### DIRECTION
Please format as a numbered list the lines of the records that begin at the line containing "How far away" and stop after the line containing "4652 millimetres", skipping blank lines.

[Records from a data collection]
[BEGIN]

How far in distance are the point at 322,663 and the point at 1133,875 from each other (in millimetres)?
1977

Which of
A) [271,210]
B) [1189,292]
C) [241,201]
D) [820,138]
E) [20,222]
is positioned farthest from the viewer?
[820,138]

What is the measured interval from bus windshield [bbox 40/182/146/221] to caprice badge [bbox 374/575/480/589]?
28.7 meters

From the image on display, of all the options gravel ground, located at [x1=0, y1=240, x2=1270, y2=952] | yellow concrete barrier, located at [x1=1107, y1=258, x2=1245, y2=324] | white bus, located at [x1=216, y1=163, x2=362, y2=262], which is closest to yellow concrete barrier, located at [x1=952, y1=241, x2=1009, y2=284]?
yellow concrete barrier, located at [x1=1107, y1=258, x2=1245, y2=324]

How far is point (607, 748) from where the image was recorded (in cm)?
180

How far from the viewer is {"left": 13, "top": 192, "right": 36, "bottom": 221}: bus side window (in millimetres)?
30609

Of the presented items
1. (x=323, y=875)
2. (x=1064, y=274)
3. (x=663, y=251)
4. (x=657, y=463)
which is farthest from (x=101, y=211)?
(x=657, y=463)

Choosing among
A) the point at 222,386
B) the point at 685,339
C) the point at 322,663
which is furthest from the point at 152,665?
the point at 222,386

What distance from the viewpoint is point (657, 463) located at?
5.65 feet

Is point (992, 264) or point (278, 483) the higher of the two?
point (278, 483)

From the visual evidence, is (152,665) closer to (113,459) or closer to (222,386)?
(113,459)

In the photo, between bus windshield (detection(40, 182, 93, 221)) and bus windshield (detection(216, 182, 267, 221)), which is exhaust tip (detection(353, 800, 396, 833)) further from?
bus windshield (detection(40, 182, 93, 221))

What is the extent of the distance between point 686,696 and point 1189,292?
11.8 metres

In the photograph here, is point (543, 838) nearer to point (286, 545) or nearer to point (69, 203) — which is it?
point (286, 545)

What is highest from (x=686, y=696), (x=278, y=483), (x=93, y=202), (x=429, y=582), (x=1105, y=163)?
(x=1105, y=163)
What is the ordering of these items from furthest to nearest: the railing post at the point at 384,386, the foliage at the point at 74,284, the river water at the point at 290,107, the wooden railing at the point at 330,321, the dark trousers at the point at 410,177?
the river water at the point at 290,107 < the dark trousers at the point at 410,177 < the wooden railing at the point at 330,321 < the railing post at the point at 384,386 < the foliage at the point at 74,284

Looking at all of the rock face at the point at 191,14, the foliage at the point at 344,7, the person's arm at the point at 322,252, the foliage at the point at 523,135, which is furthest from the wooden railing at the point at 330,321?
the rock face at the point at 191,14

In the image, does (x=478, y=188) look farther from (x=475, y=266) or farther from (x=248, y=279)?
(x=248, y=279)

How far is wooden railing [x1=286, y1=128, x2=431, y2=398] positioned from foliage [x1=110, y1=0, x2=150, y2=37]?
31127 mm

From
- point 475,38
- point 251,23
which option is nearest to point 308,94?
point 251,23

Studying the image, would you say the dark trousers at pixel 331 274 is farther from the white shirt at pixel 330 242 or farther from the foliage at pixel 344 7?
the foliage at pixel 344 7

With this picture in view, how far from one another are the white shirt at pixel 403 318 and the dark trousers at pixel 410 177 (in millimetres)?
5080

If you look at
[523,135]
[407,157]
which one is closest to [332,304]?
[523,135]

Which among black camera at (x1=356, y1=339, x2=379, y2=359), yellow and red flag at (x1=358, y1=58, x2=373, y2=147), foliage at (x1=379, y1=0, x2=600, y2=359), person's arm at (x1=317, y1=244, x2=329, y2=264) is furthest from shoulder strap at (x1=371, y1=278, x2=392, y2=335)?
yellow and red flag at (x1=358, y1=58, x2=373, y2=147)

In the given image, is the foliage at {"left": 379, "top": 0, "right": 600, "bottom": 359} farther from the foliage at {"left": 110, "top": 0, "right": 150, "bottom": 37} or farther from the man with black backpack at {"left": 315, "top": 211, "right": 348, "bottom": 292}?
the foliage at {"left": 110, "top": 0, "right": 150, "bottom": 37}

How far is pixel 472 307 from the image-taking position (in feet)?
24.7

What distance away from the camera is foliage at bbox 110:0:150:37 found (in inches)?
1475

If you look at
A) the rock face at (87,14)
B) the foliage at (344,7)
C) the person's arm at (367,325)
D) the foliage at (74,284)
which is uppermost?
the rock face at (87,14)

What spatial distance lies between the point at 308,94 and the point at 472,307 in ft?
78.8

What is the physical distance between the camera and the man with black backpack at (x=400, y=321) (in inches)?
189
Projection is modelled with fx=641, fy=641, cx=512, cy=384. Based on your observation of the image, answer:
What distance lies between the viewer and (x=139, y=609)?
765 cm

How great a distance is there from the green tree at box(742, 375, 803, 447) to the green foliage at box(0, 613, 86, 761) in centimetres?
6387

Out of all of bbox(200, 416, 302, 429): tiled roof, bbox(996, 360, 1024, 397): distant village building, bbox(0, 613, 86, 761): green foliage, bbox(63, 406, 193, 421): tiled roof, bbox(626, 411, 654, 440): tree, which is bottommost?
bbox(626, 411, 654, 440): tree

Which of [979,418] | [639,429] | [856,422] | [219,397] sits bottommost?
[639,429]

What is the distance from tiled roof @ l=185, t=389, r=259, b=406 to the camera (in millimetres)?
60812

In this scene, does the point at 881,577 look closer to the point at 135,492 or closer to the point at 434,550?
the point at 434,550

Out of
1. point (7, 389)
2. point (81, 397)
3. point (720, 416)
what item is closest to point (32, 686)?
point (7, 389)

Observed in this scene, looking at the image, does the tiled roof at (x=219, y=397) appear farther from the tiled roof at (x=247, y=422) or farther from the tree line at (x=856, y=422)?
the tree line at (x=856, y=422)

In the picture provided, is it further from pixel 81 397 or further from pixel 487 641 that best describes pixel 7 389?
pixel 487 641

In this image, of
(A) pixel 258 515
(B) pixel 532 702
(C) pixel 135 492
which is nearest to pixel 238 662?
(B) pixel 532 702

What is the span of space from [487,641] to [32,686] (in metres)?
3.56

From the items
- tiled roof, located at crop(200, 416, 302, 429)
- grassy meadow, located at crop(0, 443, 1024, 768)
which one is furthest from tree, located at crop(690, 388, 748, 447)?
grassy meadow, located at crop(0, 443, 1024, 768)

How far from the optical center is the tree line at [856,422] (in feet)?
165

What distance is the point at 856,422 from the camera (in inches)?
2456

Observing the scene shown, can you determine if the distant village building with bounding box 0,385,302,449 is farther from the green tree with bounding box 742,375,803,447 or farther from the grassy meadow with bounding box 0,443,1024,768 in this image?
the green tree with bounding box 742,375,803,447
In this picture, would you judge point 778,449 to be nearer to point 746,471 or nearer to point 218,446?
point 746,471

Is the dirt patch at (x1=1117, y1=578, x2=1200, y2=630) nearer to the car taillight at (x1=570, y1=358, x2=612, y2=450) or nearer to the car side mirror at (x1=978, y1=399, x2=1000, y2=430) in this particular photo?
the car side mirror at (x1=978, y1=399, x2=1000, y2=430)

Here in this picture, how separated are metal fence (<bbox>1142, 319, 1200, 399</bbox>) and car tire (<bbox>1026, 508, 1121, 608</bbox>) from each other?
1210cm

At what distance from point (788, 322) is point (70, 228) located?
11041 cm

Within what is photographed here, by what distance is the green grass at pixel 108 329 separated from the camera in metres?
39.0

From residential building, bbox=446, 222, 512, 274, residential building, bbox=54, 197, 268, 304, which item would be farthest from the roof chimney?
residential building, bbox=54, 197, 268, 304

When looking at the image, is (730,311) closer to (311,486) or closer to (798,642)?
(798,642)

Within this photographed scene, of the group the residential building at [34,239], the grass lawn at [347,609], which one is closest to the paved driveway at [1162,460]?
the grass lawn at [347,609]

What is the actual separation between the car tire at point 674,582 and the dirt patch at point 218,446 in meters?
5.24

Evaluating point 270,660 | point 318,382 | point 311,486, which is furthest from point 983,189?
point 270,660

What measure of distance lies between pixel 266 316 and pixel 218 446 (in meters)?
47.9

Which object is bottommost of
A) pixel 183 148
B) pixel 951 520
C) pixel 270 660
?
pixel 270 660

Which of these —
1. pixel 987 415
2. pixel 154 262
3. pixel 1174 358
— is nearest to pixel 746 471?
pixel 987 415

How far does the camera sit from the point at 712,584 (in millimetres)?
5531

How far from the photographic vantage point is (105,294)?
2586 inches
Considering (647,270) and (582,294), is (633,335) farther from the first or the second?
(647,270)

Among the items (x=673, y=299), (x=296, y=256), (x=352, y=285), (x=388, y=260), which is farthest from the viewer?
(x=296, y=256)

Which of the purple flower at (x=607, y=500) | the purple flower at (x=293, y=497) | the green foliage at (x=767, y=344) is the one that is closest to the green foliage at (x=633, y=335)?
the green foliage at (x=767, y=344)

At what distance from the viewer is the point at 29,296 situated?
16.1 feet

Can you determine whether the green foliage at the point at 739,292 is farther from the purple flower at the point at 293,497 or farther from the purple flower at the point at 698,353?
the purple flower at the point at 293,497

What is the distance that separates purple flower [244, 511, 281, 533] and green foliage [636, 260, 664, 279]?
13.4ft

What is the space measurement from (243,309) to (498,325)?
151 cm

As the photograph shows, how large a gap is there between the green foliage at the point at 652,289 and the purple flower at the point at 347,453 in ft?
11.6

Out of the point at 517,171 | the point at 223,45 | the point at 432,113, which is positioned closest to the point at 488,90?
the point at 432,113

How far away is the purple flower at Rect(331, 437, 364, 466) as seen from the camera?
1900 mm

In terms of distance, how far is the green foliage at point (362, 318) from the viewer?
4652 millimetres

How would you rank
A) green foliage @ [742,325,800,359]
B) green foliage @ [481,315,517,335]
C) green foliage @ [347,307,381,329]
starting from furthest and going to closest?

[END]

### SOLUTION TO THE EXERCISE
1. How far away is the purple flower at Rect(331, 437, 364, 466) as seen from the camera?
2. 1900 mm
3. In terms of distance, how far is the green foliage at point (362, 318) from the viewer?
4. 4652 millimetres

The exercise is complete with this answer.